Abbey has been forced to apologise after it sent a letter to a one-year-old girl informing her that she was eligible for a £20,000 loan.
Mum Donna Bartlett was astonished to discover that the letter to her daughter Daisy was inviting her to take such a large sum.
Finance providers have recently taken much criticism over their marketing of homeowner loans and unsecured lending, and are under pressure to prove that they do so responsibly.
“Maybe the house could do with a lick of paint or perhaps you just want to splash out on something special like a holiday,” read the letter.

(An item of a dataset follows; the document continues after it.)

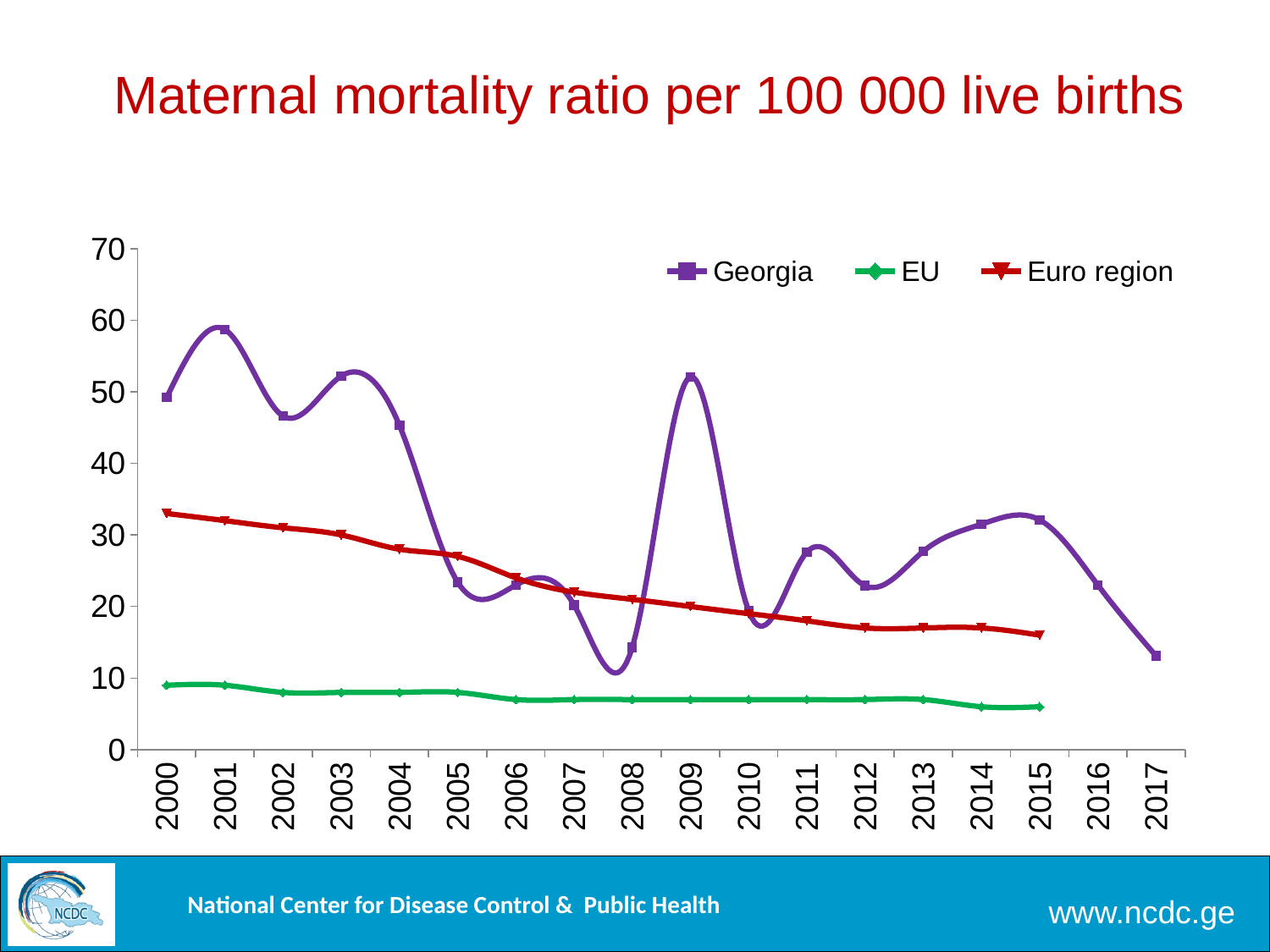
Is the value for Georgia in 2008 greater or less than 20? less What kind of chart is shown on the slide? line chart Which year has the highest value for Georgia? 2001 Is the value for Georgia in 2001 greater or less than 50? greater Is the value for EU in 2015 greater or less than 10? less In 2015, which is larger: the value for EU or the value for Euro region? Euro region Do the values for Euro region rise or fall from 2000 to 2015? fall How many series does the legend list? 3 What is the title of the chart? Maternal mortality ratio per 100 000 live births How many years are shown on the x axis? 18 In 2000, which is larger: the value for Georgia or the value for Euro region? Georgia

“Which is why a loan of up to £20,000 would come in very handy. You could use the money to treat yourself right now. Or you could use it to transfer any debts and bills into one affordable loan.”
Ms Bartlett said that she was far from impressed that a mainstream lender was marketing debt without making more background checks.

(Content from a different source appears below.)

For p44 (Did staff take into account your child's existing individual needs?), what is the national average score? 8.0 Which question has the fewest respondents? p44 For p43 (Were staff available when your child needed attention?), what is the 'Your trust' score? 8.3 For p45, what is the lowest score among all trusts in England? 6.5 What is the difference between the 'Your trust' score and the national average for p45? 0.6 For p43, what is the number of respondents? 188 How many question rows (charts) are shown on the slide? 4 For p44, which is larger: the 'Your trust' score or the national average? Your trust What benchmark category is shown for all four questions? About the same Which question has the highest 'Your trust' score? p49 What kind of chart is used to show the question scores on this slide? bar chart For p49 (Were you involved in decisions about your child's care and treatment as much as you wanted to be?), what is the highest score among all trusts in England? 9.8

“There’s a lot of pressure on people to buy now and pay later and this kind of thing, although it’s a mistake, isn’t going to help matters,” she said.
“Perhaps things do need to be checked more carefully before they are sent out to children like Daisy.”
The mistake arose after Ms Bartlett opened a £40 savings account in her baby’s name, leading the Abbey computer into identifying her as a customer.
“There were a small number of children offered a personal loan rather than their parents,” said an Abbey spokeswoman.
“It was a database error and we have apologised to parents and the problem has now been rectified.”